When the objective is relationship building, Ms. Sharp prefers a golf resort. "If you're expecting several hundred people, choose a resort loaded with activities. With 300 delegates, you'll please 95 percent by making sure there are as many activities as possible."

"Keep all your meetings under one roof," advises Geri Schmid, a Carlson Marketing Group account manager. "If your gathering is too large for the biggest meeting hotel in the city, choose a convention center."

Jorge Rivas, finance and operations director and meeting planner for the National Society of Hispanic MBAs, recommends choosing a convention center with an adjacent hotel. "It's easier for the delegates, and it eliminates the expense of shuttle transportation," he says.

"Be a big fish in a small pond," adds Ms. Ryan. "If the gathering is larger than a handful of people, choose a venue that is not much larger than your group requires. If you're the largest group at the property, you'll get the best service."

Once you've established the type of venue, let the city and county convention and visitors bureaus (CVBs) do the work, counsels Ms. Gonzalez. "Whether your meeting is large or small, CVB convention specialists are eager to develop your RFP [request for proposal] and send it to all the appropriate hotels on your behalf."

Involving CVBs is a top priority for executives such as Mr. Rivas. "Engage the CVB 100 percent from beginning to end," he says. "How much support they provide depends on how much I ask. Working with a CVB means I can always reach a real person to solve problems."

As the Hispanic meetings market grows, more CVBs are hiring Hispanic and multicultural convention specialists. "That makes my job even easier," says Mr. Rivas, "because they have the right contacts for the special decor, food, and entertainment Hispanic attendees prefer."

Says Mr. Bao: "Always establish a theme, even for a cut-and-dried accounting conference. A theme makes it easier for the attendees to remember what the organizers want them to achieve and what they've learned."
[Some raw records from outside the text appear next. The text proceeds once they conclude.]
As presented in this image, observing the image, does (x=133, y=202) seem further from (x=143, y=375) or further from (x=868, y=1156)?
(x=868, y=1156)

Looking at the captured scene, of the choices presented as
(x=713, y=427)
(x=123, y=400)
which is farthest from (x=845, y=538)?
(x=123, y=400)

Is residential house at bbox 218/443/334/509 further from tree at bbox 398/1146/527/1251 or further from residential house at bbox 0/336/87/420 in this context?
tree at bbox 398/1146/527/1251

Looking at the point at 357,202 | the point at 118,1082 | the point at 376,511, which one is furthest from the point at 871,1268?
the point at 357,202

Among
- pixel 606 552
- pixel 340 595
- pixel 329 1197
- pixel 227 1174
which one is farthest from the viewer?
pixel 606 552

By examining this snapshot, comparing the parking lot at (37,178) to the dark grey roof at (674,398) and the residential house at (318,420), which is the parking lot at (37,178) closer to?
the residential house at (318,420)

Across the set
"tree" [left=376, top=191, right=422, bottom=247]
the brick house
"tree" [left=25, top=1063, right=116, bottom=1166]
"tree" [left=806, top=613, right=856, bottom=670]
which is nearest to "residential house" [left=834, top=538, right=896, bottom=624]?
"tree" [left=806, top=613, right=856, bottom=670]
When a major U.S. company turned to Mr. Bao to fulfill its meeting objective of establishing cohesion between the technical support and sales staffs, his "In Tandem" theme brought the concept to life for the attendees. Through sports such as tandem bicycle riding, Mr. Bao cemented a camaraderie between the sales and tech support people.

"Entertainment educates," agrees Charles "Chet" Towle, senior producer and senior designer of Charles C Production Group of Newport Beach, California, who, like Mr. Bao, stages mega-events for major corporations and movie studios. "People have a 10 percent retention rate for the spoken word, but a 30 percent retention rate for visuals. Add entertainment, and the retention rate soars to 60 or 70 percent," he says.

Rather than arranging a lecture on how to sell the spa products of an international cosmetics giant, Mr. Towle created a lavish stage production that entertained and informed the sales force audience. Performers in costume, holding trays of candles, danced out the joys of using and selling the new line. "[Sales reps] couldn't wait to sell the product," he says.

In today's economic climate, how can you save money and still please the attendees, especially if they've enjoyed lavish conferences in the past?

Linda Mansouria, president of San Francisco–based Make It Happen, a meeting, event, and incentive company, reduces food and beverage expenditures to everyone's advantage.

For smaller meetings, she suggests replacing full breakfasts with continental fare or just coffee and tea. "If the venue has good restaurants or there are restaurants nearby, schedule the morning meetings a bit later so delegates can enjoy breakfast on their own. You can also expand the lunch break from one hour to 90 minutes to let the attendees eat on their own."

A cost-saving trick for larger conferences is to provide the food but have delegates pay for it.

"Turn lunchtime into a peer-to-peer, brownbag learning experience," recommends Ms. Mansouria. "Advertise the lunch in advance as a roundtable discussion. Create different topics at each table moderated by a facilitator. Delegates can then buy a box lunch and sit at the table that interests them."